Exercise:
Copy out verbatim the part of the items that opens with the line containing "Based on the" and closes with the line containing "1.68 meters", including both of those lines.

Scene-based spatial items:
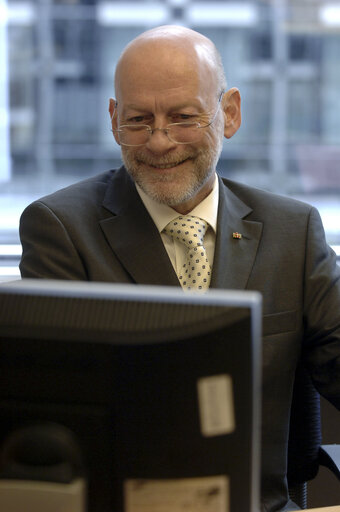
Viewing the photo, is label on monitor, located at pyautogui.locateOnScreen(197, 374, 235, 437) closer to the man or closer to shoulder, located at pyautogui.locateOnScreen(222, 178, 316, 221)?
the man

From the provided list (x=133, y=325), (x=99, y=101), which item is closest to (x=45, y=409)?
(x=133, y=325)

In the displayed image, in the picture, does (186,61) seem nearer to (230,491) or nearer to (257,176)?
(230,491)

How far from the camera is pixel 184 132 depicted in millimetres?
1507

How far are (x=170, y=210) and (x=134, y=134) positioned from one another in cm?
20

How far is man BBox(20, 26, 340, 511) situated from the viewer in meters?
1.46

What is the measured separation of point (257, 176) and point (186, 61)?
1474mm

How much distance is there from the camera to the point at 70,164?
2.90 m

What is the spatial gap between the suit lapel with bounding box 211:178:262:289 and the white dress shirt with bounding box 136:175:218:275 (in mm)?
21

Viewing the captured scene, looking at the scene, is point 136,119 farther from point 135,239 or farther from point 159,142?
point 135,239

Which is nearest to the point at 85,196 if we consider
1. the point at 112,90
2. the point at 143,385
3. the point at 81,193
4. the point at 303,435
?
the point at 81,193

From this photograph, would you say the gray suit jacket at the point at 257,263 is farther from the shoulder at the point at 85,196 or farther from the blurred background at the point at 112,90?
the blurred background at the point at 112,90

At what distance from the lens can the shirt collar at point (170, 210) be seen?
1553mm

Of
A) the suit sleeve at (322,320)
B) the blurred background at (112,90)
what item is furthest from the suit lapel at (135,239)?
the blurred background at (112,90)

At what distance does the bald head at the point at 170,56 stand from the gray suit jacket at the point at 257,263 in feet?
0.92
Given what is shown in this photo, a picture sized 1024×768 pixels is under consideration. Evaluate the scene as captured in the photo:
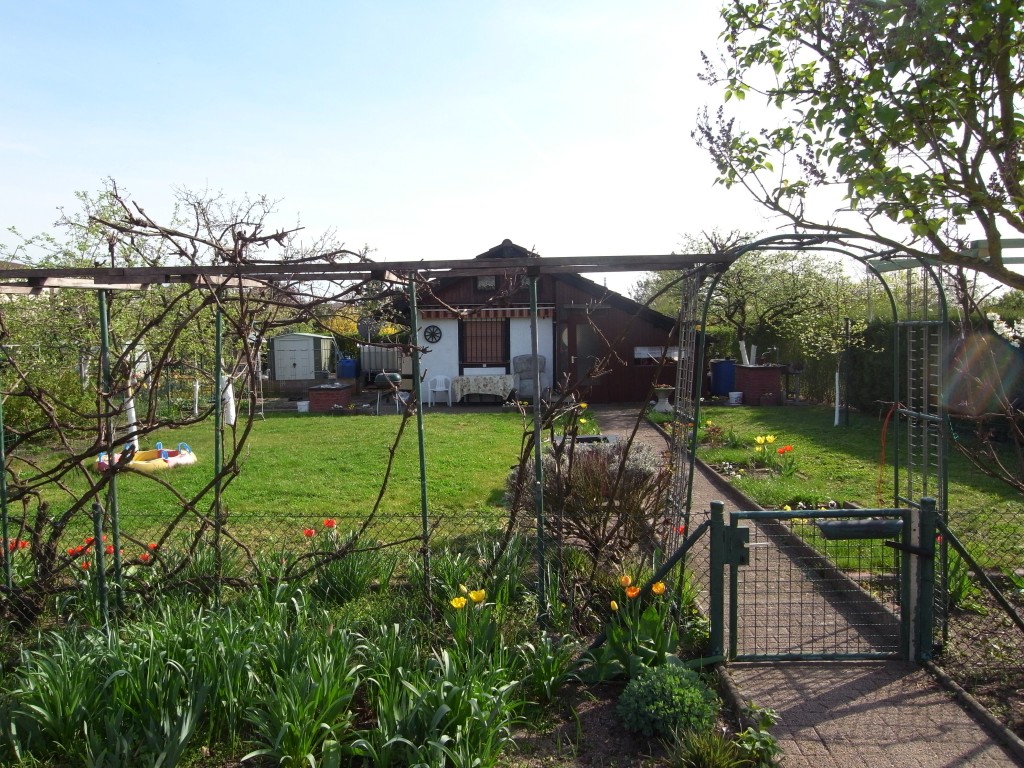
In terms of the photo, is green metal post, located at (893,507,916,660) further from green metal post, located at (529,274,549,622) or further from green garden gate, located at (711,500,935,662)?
green metal post, located at (529,274,549,622)

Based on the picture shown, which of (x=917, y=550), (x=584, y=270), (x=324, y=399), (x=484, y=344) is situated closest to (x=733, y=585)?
(x=917, y=550)

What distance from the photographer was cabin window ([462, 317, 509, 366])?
19.6 meters

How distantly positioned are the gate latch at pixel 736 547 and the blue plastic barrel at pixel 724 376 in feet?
49.9

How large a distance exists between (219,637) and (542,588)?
1.68 meters

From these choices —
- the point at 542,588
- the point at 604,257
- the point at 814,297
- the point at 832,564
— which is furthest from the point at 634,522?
the point at 814,297

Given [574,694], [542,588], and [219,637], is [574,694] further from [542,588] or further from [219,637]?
[219,637]

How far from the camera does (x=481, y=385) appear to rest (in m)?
18.8

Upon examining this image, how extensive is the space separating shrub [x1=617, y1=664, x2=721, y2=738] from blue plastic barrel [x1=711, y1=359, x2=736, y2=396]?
51.8ft

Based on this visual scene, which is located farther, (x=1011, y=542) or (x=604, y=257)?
(x=1011, y=542)

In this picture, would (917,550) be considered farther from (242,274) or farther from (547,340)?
(547,340)

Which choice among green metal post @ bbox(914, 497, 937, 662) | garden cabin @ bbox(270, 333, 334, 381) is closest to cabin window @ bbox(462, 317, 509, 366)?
garden cabin @ bbox(270, 333, 334, 381)

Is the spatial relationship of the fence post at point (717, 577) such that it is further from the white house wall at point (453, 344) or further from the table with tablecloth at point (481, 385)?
the white house wall at point (453, 344)

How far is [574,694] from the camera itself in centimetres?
377

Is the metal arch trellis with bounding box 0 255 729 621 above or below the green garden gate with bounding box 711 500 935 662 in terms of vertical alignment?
above
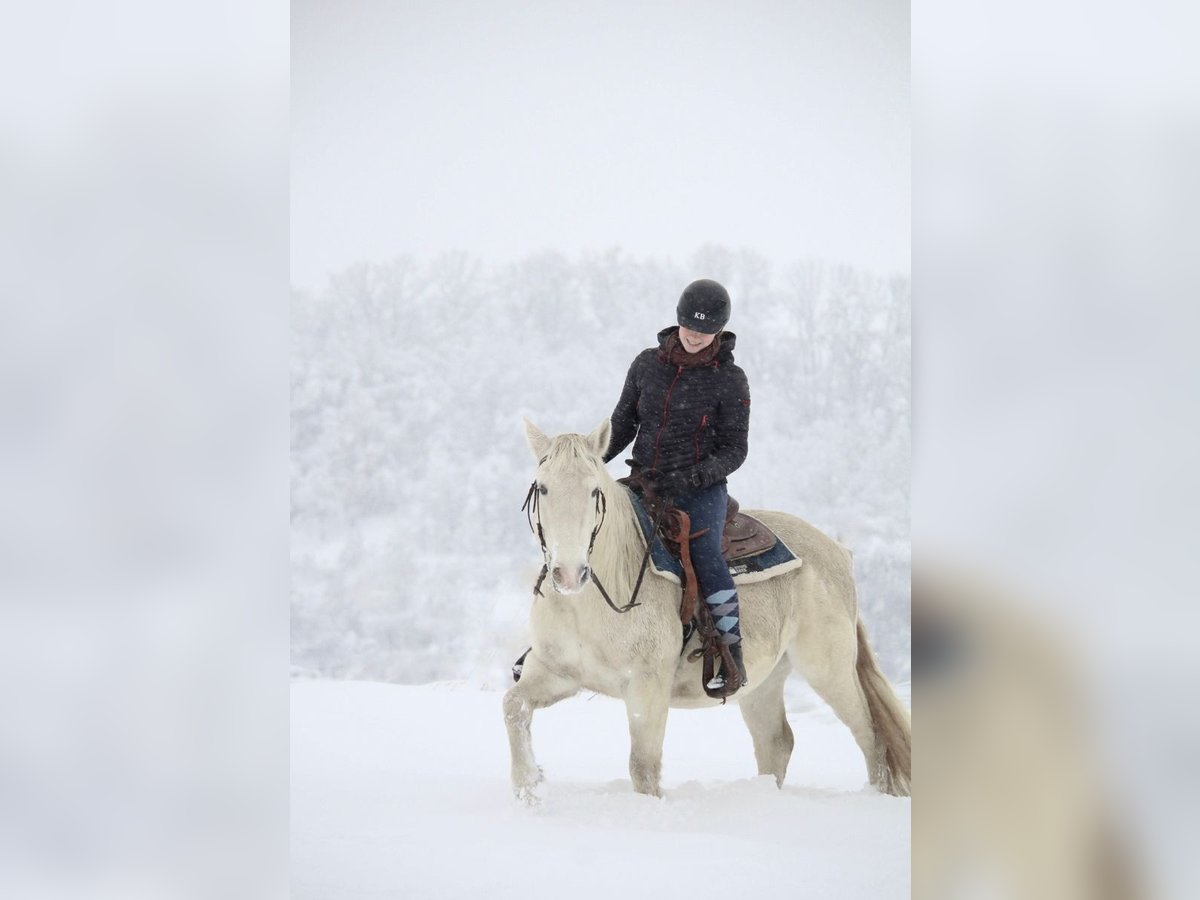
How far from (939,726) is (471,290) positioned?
4.53m

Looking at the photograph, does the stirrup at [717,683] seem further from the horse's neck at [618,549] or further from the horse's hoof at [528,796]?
the horse's hoof at [528,796]

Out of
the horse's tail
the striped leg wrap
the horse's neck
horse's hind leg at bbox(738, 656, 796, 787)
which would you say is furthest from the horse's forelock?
the horse's tail

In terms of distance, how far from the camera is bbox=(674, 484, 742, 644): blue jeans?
2.64 m

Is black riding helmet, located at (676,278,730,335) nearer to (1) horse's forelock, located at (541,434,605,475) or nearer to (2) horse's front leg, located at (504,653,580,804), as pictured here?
(1) horse's forelock, located at (541,434,605,475)

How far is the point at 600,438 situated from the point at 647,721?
741 millimetres

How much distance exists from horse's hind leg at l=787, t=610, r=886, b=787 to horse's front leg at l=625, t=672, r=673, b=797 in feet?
2.00

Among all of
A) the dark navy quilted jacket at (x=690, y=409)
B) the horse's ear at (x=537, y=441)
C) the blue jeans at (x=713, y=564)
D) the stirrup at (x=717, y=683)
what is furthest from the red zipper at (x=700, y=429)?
the stirrup at (x=717, y=683)

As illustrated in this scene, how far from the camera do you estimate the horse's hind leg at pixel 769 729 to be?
10.5 ft

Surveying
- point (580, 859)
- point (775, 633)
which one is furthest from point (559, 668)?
point (775, 633)

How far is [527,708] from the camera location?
258 centimetres

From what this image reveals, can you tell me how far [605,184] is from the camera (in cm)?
499

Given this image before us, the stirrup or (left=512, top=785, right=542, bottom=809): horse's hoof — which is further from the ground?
the stirrup

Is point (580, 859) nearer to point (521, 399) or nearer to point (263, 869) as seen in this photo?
point (263, 869)

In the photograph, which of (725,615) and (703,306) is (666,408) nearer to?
(703,306)
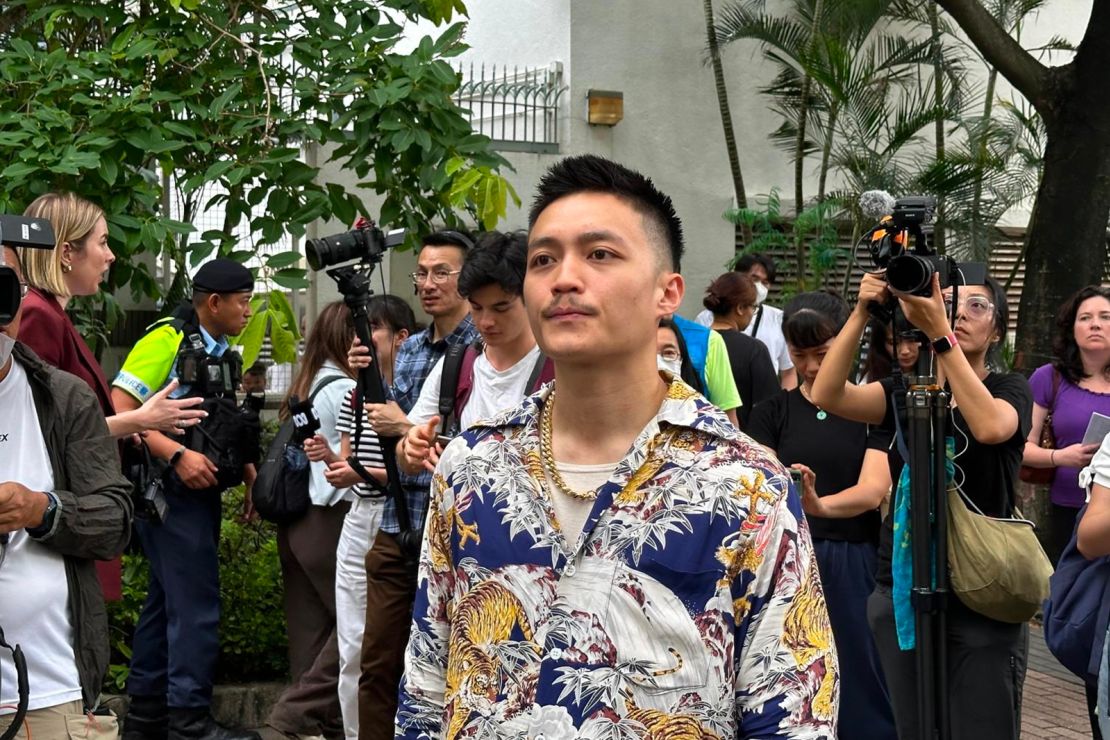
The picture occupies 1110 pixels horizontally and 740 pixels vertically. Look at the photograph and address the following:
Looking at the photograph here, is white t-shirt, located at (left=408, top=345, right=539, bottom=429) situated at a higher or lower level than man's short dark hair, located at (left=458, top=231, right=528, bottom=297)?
lower

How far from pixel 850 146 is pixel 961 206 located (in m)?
1.34

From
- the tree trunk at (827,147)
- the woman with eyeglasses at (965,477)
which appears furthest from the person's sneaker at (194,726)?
the tree trunk at (827,147)

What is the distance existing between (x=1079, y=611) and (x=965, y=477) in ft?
1.92

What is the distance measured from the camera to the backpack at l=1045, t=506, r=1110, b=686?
13.9 ft

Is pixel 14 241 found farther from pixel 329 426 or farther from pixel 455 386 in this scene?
pixel 329 426

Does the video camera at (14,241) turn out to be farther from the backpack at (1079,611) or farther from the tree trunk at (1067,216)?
the tree trunk at (1067,216)

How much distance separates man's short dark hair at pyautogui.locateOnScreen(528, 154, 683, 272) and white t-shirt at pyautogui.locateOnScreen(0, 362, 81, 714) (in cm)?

Exercise response:
Based on the picture shown, which of (x=917, y=550), (x=584, y=270), (x=324, y=399), (x=484, y=344) is situated closest to (x=733, y=585)?
(x=917, y=550)

What distance from the photographer was cabin window ([462, 317, 509, 366])?
19.6 meters

How distantly positioned are the gate latch at pixel 736 547 and the blue plastic barrel at pixel 724 376 in feet?
49.9

How large a distance exists between (219,637) and (542,588)?
1.68 meters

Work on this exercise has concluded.